» Provided entries
** START **
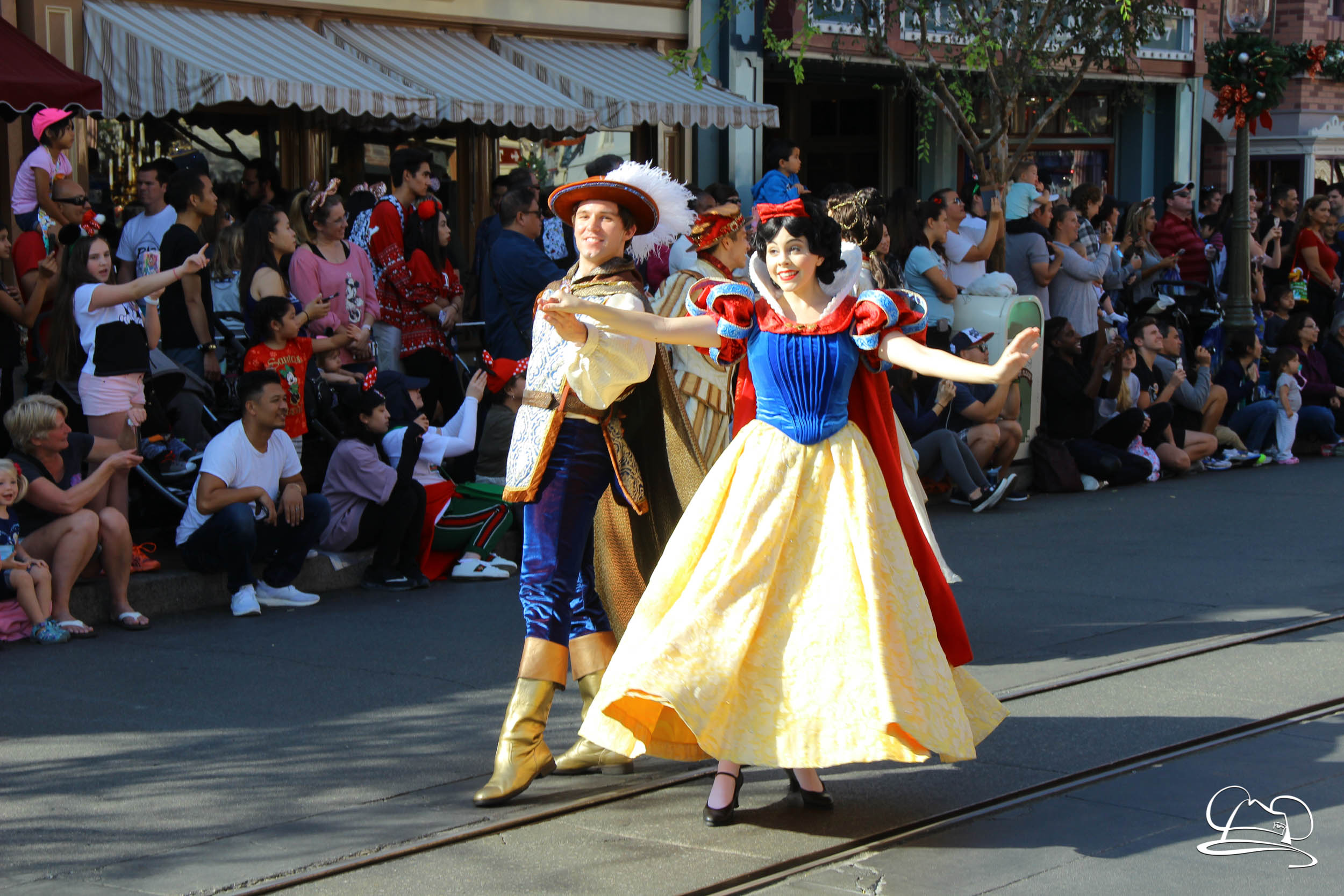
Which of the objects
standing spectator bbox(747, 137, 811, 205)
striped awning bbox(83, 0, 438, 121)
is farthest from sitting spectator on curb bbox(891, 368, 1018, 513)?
striped awning bbox(83, 0, 438, 121)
** END **
» Exercise brief
Transcribe every row above verbatim and leave the pictures out.

» Written response
Which of the objects
standing spectator bbox(747, 137, 811, 205)
striped awning bbox(83, 0, 438, 121)
is farthest from sitting spectator on curb bbox(891, 368, 1018, 513)?
striped awning bbox(83, 0, 438, 121)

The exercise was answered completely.